Shrikes need thorns, not the other way around. The whole reason why they impale their food on something sharp is that they don’t have talons like most other birds of prey. (Read Sylvia Plath for the amazing imagery, not the anatomical precision.) They don’t crucify their meals to be cruel, but because they don’t have many other options. There is a species of shrike that has learned how to lure other birds within killing distance by singing modified versions of their songs, but that is song analysis for another singer. Ryan Adams, perhaps. Most shrikes are stuck with the limitations that evolution has provided and instead have become tool users to compensate. Homo sapiens doesn’t have much room to criticize.
So: in “Shrike,” the thorn-as-love-interest represents someone who the narrator needed very much but couldn’t express it, resulting in the disintegration of their relationship and the narrator transforming into someone whose “goodness is gone with you now.” This isn’t to say that the narrator has become a cruel and awful person—he has, after all, also turned into someone who understands how he failed and is now full of regret, and also comprehends a great deal more “on what ground I was founded.” This is more about the effect other people have on us, when we love them and especially when they stop loving us in return.

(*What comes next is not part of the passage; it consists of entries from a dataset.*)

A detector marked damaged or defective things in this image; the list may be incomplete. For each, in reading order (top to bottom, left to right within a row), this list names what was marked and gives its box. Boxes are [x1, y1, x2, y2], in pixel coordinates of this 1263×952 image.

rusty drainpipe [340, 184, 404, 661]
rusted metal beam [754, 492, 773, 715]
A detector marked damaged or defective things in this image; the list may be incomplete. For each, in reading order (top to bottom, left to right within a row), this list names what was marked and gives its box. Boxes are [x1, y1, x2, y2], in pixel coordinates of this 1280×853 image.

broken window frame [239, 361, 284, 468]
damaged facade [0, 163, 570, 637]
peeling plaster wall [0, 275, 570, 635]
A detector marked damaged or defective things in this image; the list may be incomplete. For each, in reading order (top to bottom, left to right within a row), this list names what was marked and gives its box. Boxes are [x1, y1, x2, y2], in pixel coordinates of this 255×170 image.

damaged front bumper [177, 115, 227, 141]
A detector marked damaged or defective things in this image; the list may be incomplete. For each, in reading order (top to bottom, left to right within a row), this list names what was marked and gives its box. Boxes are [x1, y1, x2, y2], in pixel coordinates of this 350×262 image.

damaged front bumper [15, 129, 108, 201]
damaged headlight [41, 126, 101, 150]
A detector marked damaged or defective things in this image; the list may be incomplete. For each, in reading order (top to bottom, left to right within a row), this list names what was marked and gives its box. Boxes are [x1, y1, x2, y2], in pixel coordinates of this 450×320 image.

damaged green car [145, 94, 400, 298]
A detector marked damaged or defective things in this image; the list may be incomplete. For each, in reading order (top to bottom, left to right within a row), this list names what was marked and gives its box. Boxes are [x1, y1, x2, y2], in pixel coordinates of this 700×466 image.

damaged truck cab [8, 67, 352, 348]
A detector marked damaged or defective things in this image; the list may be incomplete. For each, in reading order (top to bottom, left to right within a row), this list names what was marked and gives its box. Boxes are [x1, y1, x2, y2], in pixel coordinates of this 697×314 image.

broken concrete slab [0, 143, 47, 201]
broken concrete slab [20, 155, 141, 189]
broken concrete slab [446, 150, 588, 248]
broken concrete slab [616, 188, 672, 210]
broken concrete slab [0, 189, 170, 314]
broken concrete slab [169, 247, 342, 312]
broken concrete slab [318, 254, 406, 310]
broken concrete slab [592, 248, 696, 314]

If we are very lucky, we figure out how to grow and transform into better people, to treat other people with more respect and affection. If we are less lucky, the effects of those damaging relationships are to change us into different sorts of people, broken in small ways that aren’t necessarily apparent to ourselves. This process is not necessarily as overt as the “open hand or closed fist” from “Cherry Wine,” one of Hozier’s previous songs that bears more than a passing resemblance in melody and structure to “Shrike”, but it’s destructive all the same. In its most insidious form, it makes us mistake the familiar for the safe, and it keeps us returning, “flying like a bird to you now.” In “Shrike,” the narrator wants it to extend past death and into a new pair of lives. It is honestly creepier than anything Ray Bradbury ever imagined.
There is another, kinder interpretation, which is that we are all human (yes, even Ted Hughes), and what makes us so is not tool use but how much we love one another, however imperfectly. The net result of one instance of that not-perfect love may be that someday, somewhere in the Irish countryside, long after human language has ceased to exist, a shrike will make a nest in a sheltering hedgerow. It will be a real, non-metaphorical shrike with none of the baggage that Kramm et al have loaded onto its slight little frame; the thorns around it would not be affected in any way by the meals hung on them. They would simply exist together as part of the natural world, unencumbered by any social systems or sexism or suffocating relationships. That might be the most any of us could ask for.
- Side note: one wonders if Hozier’s ex talks to Adele’s ex, and if they have a support group with Fiona Apple’s ex. Maybe they all read Ted Hughes poems together.